Армейский трофейный отдел размещался в здании бывшего молитвенного дома методистов. Дом уцелел, в нем было тепло и сухо, и именно сюда трофейные отделы корпусов и дивизий свозили все, что представляло художественно-культурную ценность. Определялась она, разумеется, на глазок, и среди редчайших шедевров попадалось много кича, картин низкопробного вкуса. Разбор подобных вещей был в новинку армейским трофейщикам, так как до вступления на территорию Германии трофейная служба занималась выявлением, учетом, охраной и эвакуацией бесхозного военного и гражданского имущества, ремонтом автомашин, сбором и отправкой шкур павших коров и лошадей, утильрезины, стальных шлемов, гильз и спецукупорки, запчастей и прочих жизненно важных для армии вещей. А тут потоком пошли ящики, извлеченные из шахт, бункеров, подвалов, пещер и прочих укрытий. Подгорянский лично их распаковывал и определял что и в какие комнаты уносить. В помощь ему прислали доцента-искусствоведа из Вильнюса, весьма пожилого интеллигента, почти незнакомого с советским строем: большая часть его жизни прошла в Виленской губернии, а потом в Литовской республике. Василий Иннокентьевич, так звали старичка, только охал и ахал при виде очередного раскрытого ящика и сыпал замысловатыми терминами.
Ирина сидела в приемном отделении и печатала на машинке названия вещей, которые диктовал ей доцент.
Это были бесконечные кубки из горного хрусталя, янтарные чаши в серебряных оправах, ларцы из карельской березы, часы – Диана верхом на кентавре, и вдруг… золотая братина царя Ивана Васильевича, Ивана Грозного! Она-то как из своего 1564 года в Германию попала? Ясное дело, из какого-нибудь музея украли. Оттуда же и скромные серебряные славянские лунницы-обереги. Какая-то русская женщина носила их на заре Московского царства.

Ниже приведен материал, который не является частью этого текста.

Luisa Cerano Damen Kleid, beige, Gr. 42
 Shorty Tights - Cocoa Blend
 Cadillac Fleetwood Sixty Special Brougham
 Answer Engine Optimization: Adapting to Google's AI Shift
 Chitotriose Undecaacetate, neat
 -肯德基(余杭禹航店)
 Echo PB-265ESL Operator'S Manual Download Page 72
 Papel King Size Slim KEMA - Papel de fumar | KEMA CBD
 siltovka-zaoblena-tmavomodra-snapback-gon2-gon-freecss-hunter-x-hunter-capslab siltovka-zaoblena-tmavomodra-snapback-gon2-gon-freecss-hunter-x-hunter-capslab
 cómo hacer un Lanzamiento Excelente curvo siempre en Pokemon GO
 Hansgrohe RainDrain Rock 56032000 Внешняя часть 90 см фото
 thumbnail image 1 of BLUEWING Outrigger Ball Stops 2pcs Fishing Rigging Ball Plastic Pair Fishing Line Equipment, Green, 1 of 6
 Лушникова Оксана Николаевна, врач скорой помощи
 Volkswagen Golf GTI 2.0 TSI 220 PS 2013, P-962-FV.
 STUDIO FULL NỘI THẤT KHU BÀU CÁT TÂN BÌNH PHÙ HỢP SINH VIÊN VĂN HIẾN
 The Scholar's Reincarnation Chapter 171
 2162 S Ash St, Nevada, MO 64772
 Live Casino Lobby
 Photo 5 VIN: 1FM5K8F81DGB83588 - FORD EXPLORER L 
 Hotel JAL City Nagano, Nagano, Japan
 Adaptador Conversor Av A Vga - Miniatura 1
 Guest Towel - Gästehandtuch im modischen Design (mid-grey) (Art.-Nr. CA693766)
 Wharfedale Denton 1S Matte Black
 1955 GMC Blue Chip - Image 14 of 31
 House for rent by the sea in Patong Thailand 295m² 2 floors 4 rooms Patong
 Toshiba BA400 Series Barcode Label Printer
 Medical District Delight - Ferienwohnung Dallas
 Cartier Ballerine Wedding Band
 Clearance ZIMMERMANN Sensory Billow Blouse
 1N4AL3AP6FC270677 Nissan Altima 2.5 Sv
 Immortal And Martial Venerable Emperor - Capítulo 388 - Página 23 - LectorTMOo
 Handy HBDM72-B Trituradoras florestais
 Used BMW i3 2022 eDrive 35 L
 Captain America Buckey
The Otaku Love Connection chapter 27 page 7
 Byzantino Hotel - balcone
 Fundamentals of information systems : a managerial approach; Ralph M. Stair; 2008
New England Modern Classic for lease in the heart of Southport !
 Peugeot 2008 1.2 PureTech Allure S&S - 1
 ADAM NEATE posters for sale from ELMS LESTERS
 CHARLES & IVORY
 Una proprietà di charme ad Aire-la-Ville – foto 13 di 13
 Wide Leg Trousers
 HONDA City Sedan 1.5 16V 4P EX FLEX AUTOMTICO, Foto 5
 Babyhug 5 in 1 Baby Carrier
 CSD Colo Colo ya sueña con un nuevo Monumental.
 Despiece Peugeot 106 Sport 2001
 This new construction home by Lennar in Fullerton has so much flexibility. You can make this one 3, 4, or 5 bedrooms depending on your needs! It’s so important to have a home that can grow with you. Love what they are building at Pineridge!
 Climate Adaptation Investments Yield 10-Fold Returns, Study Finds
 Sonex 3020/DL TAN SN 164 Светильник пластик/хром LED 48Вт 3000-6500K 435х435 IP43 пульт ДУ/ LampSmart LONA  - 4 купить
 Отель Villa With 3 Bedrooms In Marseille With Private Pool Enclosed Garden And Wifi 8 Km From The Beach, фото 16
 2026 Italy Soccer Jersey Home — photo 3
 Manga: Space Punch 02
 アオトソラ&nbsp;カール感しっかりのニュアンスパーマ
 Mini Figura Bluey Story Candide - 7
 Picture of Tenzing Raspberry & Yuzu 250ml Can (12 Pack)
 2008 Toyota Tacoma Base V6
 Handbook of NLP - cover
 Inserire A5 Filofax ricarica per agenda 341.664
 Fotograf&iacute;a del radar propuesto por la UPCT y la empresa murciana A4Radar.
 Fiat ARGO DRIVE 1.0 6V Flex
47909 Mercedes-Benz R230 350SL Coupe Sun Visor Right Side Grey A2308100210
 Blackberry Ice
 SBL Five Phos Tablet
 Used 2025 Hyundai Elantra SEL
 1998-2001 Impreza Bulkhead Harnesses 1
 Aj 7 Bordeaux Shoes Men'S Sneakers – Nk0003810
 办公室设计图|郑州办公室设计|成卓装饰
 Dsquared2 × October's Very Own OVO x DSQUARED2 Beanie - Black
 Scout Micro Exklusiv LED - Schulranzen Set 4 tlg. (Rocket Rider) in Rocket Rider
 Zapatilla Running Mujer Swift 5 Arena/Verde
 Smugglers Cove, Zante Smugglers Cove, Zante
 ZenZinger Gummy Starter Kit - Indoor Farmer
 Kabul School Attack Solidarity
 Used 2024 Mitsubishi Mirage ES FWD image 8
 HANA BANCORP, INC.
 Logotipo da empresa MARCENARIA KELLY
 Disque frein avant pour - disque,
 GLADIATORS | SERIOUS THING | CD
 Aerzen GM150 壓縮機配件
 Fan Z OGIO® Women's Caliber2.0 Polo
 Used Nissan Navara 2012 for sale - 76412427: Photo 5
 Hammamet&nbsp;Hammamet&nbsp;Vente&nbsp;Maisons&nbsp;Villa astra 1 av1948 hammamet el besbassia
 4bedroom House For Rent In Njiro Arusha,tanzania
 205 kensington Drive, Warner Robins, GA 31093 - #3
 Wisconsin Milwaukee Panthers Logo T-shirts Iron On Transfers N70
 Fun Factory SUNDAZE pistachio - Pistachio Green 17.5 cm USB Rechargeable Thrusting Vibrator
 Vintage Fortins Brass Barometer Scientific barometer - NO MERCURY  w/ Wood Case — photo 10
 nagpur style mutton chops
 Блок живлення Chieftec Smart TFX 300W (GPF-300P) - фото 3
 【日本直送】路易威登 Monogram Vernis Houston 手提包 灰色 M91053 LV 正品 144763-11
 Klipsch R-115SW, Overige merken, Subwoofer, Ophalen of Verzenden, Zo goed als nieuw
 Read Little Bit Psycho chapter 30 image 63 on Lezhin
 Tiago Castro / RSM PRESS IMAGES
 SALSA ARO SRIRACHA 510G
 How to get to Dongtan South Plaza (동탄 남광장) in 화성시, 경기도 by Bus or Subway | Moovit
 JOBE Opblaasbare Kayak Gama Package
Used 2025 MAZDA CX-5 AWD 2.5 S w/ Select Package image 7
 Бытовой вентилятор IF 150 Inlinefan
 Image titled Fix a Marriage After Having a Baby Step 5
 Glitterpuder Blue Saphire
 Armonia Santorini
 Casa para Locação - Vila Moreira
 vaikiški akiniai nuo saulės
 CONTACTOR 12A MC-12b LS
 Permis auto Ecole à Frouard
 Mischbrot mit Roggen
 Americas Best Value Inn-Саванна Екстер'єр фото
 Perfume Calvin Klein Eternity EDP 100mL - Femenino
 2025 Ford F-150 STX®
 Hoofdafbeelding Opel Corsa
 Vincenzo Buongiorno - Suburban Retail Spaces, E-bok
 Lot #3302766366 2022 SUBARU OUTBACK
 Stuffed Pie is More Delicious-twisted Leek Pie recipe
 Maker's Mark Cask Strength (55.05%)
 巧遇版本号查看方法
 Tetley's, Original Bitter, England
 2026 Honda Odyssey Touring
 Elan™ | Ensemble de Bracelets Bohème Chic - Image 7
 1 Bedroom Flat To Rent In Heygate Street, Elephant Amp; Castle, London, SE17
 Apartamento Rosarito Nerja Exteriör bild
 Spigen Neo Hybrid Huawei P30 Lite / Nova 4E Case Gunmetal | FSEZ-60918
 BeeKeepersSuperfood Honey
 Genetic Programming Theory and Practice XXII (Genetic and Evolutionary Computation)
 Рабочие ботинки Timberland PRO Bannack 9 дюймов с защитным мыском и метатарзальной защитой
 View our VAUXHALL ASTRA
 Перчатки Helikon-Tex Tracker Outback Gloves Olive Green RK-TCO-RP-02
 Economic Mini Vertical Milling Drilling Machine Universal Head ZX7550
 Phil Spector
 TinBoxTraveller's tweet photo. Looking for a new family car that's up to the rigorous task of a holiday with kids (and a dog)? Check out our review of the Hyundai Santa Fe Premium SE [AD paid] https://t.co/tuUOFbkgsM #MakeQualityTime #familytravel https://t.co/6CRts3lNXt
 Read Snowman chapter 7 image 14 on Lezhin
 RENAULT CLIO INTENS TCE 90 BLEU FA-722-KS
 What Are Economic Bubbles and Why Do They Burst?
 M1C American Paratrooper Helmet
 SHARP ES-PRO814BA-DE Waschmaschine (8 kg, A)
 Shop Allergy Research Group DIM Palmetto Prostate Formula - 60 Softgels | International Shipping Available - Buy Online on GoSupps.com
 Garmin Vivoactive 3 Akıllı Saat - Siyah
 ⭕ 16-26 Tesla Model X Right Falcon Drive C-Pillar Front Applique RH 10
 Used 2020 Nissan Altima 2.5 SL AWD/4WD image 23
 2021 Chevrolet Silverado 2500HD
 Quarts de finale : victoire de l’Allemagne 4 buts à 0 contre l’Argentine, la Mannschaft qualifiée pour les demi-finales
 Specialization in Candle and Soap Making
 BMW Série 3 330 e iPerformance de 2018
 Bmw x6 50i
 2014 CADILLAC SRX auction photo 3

А то вдруг икона Сергия Радонежского строго глянула на нее глазами ее Сергея. И защемило сердце – где он, как он там?..
– Зачем им так много надо было картин и музейных ценностей?
– Гитлер хотел сделать Берлин центром мировой культуры, средоточием всех шедевров – короче, пупом Земли, – пояснял Подгорянский. – Но пуповину ему мы вот-вот перережем.
Здесь же играла с кубками, хрустальными и янтарными украшениями и Машутка, которую не с кем было оставить дома. Ирина очень боялась, как бы она чего не разбила. Но ребенок ничего не разбил.
Одну из картин, извлеченную из ящика для оконного стекла Подгорянский рассматривал особенно долго. Это была картина Бёклина «Остров мертвых» Григорий Евсеевич раскурил трубку с очень приятно пахнувшим табаком.
– Знаешь, что… – сказал он Ирине. – Не надо вносить эту картину в опись. Я оставлю ее себе…
– Зачем тебе такой мрак?
– Нравится. Не могу понять чем, но нравится.
* * *
Отсюда, из барака, жизнь в фольварке казалась невероятно легкой и радостной – как в пионерском лагере. Теперь наступила расплата за прошлое приволье.
Сергей вдруг ясно понял, что всех их приговорили на самом деле не к срокам, а к смерти. А срока – это так, для надежды, чтобы не разбежались. Прожить в таких условиях десять лет невозможно. В лучшем случае протянешь год-другой, не больше. И понял это не только он один. Поняли это и те бедолаги, которые решили выбраться из этого ада самым простым и безболезненным путем: затаился в сугробе, уснул, замерз – и душа на свободе! А тело, оболочка останется конвоирам. Оно, это бренное тело, так же малоценно здесь, как и лагерные обноски. Вместе с ними и закопают – кого в гробу за ударную работу, а кого так – в мать сыру-землю, в карельский подзол. Потому-то через день-другой и приходится всем остальным волочить с делянки задубелые трупы тех, кто совершил побег в небытие. А может, тоже вот так – присесть в сугроб – и поминай как звали?!